Apr 2, 2019 | Hot Topics

Yesterday, I wrote about the continuing buying spree in CAE. Then came the news that OnScale has secured $10 million in Series A funding led by Intel Capital and Gradient Ventures, Google’s investment fund, along with Thornton Tomasetti, Stage 2 Capital, Cultivation Capital and CampbellKlein.

OnScale says it will use the new investment to drive global expansion, respond to increasing demand, and accelerate development of its solutions for complex, real-world engineering applications — in other words, just what you’d expect. The release goes on to say that the company is focusing on improving OnScale’s user interface, expanding the breadth of physics solver capabilities, and forming partnerships with other software companies to provide seamless engineering workflows.

Even though OnScale is new, its solvers were developed and validated over the last 30 years at Thornton Tomasetti, a user company, and spun out in 2017. Today, OnScale offers on-demand CAE with multiphysics solvers that were originally architected for highly parallel mainframe computers — which, OnScale says, makes them as perfect for today’s cloud-based, high-performance computing.

OnScale says that it is targeting the semiconductor and micro-electro-mechanical systems (MEMS), 5G mobile, biomedical, infrastructure safety, and autonomous vehicle markets.

One investor quoted in OnScale’s announcement, Dave Flanagan of Intel Capital, explains why CAE is so attractive: “As technology systems become more complex, next-generation computer aided engineering software will become integral to design and deployment. OnScale’s highly scalable CAE solution leverages the power of the cloud and advanced multiphysics to model highly complex systems, helping customers solve the toughest design challenges”.

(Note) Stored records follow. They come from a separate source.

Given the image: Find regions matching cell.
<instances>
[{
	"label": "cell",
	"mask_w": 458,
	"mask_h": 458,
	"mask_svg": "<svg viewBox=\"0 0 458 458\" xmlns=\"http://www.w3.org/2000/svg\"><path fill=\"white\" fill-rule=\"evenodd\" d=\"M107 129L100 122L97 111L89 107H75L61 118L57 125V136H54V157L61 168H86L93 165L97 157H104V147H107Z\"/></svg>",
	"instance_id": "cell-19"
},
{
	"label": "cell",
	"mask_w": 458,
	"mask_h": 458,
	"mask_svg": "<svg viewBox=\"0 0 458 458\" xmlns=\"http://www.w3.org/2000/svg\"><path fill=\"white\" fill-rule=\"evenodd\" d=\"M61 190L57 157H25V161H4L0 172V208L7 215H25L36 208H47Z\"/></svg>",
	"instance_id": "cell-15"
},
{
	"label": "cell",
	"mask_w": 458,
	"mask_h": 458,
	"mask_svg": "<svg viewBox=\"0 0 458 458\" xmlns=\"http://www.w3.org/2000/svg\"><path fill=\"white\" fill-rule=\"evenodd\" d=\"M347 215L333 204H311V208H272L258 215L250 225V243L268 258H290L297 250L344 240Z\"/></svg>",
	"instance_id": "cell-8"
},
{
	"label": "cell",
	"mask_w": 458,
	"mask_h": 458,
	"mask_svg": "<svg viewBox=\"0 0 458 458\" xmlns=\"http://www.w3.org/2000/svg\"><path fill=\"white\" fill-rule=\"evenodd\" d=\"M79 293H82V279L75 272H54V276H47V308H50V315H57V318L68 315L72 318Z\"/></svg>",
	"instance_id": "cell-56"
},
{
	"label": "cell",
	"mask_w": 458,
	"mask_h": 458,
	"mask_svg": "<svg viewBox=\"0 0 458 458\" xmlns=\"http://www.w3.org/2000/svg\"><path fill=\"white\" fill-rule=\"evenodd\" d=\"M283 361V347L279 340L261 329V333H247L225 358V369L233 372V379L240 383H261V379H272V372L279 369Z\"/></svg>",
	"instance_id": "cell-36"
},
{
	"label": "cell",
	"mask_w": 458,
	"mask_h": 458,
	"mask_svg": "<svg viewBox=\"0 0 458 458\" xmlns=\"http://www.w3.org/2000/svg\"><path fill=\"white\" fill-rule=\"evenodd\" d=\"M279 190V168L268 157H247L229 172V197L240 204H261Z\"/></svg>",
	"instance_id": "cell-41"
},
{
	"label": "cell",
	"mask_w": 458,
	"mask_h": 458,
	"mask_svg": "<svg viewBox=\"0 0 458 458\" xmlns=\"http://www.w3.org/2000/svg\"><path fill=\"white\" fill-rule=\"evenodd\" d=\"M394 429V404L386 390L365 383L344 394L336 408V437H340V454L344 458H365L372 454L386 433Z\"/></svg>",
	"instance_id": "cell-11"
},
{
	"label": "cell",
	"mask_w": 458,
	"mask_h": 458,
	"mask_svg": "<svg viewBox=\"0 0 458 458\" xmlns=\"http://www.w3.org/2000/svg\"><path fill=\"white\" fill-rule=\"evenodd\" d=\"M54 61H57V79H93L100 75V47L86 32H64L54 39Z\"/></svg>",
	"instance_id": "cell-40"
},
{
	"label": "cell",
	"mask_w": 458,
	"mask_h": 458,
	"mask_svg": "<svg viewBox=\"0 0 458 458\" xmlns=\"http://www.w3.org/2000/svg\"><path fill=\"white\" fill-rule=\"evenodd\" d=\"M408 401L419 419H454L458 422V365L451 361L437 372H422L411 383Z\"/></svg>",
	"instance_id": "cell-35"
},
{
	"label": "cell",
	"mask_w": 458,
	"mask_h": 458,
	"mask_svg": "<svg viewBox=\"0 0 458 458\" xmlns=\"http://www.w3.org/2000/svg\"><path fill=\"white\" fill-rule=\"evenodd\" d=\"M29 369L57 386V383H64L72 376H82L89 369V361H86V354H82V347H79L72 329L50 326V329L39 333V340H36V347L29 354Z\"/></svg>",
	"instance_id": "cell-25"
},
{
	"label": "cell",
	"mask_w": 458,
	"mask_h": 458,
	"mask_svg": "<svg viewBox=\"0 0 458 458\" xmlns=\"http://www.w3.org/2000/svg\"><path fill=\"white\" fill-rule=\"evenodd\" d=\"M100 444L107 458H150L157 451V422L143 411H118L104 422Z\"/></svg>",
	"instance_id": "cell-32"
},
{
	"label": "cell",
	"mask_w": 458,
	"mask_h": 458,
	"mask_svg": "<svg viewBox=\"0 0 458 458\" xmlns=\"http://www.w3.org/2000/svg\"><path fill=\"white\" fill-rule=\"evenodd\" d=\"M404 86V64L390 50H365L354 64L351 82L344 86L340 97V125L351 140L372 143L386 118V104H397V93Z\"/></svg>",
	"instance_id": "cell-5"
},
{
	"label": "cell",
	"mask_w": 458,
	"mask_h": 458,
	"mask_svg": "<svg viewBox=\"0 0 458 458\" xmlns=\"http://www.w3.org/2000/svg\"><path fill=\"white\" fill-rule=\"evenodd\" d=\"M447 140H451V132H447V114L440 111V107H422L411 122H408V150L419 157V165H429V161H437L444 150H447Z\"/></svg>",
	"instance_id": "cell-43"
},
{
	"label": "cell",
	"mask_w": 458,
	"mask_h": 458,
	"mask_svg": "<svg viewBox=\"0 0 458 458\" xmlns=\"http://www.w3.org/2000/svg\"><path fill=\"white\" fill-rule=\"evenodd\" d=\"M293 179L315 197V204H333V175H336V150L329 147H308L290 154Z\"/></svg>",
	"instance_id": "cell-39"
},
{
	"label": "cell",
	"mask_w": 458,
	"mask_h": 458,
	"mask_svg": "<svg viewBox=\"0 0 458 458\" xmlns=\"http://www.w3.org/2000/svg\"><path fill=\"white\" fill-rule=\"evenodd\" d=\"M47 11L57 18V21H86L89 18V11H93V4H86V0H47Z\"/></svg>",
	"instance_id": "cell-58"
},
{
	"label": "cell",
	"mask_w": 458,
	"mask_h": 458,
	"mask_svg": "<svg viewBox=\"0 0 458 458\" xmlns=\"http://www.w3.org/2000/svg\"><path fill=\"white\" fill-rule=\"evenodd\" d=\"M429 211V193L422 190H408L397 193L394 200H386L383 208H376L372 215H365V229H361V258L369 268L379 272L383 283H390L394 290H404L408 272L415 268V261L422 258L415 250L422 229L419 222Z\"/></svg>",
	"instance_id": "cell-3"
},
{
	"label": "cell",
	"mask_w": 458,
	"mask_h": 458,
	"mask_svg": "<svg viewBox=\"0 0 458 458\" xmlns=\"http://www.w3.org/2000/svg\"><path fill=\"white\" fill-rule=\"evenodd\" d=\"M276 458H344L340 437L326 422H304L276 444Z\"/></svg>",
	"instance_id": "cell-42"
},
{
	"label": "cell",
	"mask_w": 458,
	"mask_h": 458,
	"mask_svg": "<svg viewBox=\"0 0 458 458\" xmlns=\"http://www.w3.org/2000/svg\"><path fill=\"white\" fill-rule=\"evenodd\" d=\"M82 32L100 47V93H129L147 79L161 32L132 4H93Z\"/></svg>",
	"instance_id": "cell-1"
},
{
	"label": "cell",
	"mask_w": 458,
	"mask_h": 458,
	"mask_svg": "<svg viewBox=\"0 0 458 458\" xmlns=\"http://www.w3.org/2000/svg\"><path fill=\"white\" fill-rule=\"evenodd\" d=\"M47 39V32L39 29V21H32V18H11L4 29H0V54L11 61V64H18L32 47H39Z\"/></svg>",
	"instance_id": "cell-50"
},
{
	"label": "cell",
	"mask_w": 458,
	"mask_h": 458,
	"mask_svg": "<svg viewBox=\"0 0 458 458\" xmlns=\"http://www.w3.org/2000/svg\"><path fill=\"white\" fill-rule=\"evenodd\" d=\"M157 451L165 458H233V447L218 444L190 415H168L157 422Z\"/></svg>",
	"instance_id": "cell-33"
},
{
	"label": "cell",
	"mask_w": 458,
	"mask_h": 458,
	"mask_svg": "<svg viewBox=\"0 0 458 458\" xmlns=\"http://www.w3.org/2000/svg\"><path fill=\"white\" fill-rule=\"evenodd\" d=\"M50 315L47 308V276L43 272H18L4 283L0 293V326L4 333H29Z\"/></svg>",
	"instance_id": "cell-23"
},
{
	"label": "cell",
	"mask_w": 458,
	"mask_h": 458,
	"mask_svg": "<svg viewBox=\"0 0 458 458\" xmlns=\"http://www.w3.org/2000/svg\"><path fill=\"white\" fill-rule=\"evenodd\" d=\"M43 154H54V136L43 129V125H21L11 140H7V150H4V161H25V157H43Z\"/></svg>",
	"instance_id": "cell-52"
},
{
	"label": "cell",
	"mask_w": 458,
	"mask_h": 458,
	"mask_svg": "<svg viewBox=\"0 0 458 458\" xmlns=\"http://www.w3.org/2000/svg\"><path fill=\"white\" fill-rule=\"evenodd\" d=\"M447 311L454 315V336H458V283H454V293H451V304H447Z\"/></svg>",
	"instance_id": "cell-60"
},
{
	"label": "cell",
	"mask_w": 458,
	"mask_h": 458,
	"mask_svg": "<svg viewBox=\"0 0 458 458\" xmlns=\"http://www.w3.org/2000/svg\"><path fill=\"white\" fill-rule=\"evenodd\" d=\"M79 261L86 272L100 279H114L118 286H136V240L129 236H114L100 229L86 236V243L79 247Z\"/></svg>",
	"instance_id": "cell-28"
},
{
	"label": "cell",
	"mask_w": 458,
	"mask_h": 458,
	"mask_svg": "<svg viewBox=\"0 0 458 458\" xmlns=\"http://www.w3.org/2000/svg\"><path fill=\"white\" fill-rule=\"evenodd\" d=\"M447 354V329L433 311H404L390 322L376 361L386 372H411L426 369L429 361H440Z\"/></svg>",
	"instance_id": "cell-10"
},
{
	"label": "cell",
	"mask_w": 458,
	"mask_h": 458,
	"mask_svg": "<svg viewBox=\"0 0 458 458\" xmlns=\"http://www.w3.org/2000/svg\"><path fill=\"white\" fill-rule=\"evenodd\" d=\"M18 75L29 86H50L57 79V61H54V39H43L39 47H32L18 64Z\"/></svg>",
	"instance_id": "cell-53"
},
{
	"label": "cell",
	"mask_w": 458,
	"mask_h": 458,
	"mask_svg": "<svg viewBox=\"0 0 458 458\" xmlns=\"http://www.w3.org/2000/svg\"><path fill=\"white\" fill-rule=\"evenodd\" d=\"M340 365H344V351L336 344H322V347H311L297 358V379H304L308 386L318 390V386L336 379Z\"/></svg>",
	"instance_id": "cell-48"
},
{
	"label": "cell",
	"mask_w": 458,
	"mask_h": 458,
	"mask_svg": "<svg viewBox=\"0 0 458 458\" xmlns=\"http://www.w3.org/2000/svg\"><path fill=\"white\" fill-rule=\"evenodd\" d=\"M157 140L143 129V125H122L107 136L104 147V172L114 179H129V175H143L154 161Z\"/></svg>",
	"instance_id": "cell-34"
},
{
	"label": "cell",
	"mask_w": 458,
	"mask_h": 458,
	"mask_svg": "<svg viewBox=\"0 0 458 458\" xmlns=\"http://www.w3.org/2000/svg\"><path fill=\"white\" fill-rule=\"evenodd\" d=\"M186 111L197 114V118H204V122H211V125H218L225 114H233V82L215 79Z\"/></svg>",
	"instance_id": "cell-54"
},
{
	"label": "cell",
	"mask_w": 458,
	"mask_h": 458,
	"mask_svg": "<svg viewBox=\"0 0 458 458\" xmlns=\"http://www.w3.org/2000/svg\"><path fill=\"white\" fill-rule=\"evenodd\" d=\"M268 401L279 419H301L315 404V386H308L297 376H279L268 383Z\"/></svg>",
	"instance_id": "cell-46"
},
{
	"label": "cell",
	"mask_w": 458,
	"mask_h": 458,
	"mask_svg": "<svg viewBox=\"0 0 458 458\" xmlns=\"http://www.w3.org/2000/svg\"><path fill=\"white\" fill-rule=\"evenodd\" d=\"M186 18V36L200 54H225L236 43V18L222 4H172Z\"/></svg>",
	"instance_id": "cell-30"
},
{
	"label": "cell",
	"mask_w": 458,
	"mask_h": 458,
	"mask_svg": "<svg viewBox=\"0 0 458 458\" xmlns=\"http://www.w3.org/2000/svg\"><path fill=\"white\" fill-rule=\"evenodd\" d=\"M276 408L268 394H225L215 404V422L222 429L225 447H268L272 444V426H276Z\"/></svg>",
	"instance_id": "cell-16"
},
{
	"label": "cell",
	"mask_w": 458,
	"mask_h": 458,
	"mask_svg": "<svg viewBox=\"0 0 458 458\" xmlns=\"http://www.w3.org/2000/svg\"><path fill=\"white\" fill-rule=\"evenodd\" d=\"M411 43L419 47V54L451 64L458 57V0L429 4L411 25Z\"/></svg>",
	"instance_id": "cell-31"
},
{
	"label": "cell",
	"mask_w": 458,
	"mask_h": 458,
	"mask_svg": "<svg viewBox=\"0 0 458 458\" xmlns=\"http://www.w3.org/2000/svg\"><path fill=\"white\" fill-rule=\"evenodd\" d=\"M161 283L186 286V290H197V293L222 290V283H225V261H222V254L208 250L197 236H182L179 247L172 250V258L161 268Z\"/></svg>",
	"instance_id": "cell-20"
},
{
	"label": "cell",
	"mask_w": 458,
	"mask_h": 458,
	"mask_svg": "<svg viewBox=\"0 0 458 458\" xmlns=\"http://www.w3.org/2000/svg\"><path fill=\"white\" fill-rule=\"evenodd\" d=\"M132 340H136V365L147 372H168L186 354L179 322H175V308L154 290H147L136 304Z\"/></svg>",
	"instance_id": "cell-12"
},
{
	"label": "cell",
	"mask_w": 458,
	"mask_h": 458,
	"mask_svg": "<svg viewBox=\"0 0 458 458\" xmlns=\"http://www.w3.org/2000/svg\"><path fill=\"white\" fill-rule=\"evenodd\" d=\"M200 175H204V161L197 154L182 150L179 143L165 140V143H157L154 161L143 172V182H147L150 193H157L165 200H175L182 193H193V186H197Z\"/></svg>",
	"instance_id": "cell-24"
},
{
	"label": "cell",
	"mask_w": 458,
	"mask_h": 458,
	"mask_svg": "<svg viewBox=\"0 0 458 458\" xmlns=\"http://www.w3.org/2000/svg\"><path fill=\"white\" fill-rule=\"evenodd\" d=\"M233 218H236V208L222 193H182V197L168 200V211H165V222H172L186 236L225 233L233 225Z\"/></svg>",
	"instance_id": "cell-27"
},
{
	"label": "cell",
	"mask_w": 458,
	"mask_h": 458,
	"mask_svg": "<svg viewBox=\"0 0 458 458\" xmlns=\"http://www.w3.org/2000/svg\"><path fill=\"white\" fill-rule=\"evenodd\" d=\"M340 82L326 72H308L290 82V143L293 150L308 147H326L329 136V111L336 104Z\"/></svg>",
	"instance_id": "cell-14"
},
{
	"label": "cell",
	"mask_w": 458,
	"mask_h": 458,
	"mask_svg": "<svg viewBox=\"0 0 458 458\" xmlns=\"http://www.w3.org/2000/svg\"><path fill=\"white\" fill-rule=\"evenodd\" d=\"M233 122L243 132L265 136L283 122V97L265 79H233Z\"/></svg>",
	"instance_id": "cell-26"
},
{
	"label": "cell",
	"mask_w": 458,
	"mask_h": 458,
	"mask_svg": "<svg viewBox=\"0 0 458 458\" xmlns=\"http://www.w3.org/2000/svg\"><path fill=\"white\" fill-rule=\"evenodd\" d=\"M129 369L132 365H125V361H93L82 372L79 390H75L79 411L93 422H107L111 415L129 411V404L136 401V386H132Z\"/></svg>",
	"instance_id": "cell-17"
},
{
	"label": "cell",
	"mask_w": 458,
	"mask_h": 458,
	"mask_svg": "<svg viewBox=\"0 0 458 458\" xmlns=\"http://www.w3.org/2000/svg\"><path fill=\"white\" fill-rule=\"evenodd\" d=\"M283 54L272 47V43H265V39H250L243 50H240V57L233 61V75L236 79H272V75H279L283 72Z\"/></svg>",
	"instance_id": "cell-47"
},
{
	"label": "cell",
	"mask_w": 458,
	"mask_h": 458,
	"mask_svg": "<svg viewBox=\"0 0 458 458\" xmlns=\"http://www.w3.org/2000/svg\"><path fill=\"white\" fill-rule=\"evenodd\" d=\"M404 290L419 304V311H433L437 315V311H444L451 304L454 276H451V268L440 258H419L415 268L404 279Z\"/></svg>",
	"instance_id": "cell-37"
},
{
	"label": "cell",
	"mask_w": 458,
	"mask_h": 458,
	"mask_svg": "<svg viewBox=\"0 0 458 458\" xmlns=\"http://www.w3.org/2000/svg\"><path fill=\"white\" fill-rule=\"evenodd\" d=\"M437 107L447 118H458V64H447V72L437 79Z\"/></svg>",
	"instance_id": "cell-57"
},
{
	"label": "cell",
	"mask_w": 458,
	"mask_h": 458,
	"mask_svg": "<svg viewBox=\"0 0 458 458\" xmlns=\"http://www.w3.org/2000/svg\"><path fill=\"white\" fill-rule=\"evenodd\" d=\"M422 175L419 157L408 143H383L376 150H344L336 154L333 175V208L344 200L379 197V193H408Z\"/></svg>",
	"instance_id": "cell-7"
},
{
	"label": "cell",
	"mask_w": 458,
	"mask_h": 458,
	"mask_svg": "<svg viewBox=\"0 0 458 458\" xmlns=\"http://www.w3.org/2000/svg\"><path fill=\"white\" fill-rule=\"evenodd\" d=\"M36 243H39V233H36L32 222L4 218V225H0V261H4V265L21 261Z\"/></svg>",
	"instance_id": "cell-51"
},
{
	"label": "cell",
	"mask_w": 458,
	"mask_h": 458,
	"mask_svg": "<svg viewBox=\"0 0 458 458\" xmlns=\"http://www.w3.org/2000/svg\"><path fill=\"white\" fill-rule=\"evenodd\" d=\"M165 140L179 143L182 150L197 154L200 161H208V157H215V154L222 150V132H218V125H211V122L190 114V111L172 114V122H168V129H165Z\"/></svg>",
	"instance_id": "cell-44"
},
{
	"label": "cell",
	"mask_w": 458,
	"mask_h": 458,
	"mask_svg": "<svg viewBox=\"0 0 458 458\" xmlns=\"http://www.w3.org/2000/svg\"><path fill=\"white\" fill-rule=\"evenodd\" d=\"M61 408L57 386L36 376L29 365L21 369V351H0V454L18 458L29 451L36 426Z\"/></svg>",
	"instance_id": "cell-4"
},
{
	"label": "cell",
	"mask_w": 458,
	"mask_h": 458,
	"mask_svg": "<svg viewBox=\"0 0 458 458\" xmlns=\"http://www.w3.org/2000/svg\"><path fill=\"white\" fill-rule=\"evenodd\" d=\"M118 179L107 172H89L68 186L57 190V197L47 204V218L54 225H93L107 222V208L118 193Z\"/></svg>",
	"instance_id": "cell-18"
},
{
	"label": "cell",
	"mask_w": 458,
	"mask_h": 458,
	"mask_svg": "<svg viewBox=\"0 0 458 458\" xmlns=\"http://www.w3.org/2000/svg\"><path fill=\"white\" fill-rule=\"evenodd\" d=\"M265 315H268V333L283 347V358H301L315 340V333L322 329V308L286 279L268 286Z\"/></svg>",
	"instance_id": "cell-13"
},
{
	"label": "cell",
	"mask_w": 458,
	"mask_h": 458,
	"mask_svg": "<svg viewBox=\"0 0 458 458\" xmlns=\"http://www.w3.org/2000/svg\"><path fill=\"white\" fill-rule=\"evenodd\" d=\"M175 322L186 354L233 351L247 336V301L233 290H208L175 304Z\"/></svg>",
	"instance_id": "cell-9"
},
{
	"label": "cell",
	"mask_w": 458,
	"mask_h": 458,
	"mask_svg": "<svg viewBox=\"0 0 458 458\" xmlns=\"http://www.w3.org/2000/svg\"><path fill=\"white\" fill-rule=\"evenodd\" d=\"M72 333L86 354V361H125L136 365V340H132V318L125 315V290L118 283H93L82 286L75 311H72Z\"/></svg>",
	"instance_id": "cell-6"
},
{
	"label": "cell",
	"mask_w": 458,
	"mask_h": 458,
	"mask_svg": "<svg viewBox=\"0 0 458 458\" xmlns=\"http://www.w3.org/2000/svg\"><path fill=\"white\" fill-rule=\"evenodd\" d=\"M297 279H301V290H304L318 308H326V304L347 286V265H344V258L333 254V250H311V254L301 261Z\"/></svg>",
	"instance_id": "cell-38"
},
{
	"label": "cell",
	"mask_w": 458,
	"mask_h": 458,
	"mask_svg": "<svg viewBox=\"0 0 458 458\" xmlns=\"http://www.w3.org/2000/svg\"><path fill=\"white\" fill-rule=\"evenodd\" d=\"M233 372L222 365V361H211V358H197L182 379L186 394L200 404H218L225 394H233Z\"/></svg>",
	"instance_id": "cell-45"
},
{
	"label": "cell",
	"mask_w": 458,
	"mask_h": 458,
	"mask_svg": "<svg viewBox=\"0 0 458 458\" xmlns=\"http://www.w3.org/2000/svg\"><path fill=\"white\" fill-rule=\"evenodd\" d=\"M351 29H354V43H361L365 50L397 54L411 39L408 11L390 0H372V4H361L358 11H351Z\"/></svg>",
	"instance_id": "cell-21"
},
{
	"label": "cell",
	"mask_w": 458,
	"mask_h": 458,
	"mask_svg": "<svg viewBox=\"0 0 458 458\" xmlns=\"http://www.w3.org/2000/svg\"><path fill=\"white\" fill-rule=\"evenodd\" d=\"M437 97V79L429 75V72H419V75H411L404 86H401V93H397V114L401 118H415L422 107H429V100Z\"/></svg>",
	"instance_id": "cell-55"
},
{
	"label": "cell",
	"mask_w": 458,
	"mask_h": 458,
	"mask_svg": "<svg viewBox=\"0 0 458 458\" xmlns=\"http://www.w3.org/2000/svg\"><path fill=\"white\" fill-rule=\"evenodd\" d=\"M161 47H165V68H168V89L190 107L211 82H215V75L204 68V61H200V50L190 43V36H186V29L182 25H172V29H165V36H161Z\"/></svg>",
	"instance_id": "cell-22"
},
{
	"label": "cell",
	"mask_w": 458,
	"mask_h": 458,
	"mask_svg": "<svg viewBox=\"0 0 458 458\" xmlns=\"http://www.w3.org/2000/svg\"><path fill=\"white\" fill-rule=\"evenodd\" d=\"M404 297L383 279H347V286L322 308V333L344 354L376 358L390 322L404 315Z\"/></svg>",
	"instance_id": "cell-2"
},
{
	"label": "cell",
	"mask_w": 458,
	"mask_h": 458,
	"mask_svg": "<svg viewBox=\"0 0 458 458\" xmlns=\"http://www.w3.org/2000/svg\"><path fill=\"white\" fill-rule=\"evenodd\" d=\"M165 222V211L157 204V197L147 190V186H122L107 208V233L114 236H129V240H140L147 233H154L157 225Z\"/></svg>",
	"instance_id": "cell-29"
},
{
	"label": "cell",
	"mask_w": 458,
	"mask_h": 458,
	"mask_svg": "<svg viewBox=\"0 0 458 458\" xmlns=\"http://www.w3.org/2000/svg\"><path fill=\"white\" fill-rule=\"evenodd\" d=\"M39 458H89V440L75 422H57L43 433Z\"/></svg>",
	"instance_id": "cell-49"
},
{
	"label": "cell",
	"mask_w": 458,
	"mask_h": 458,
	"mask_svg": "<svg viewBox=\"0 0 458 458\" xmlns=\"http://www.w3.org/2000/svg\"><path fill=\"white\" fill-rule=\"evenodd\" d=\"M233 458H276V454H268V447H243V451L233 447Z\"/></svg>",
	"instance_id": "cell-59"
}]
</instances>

Interestingly, Intel announced yesterday that it was investing in 14 tech companies, to a total of $117 million. The blanket statement said that these companies are “creating powerful artificial intelligence (AI) platforms; new ways to see and analyze materials for the built world and our bodies; more efficient and greener manufacturing technologies; and disruptive new approaches to chip design.” This is part of Intel Capital’s strategy to invest $300 million to $500 million every year to foster innovation. How cool is that?

Nothing left to buy or invest in? Au contraire. It would appear that Intel find at least 30 per year.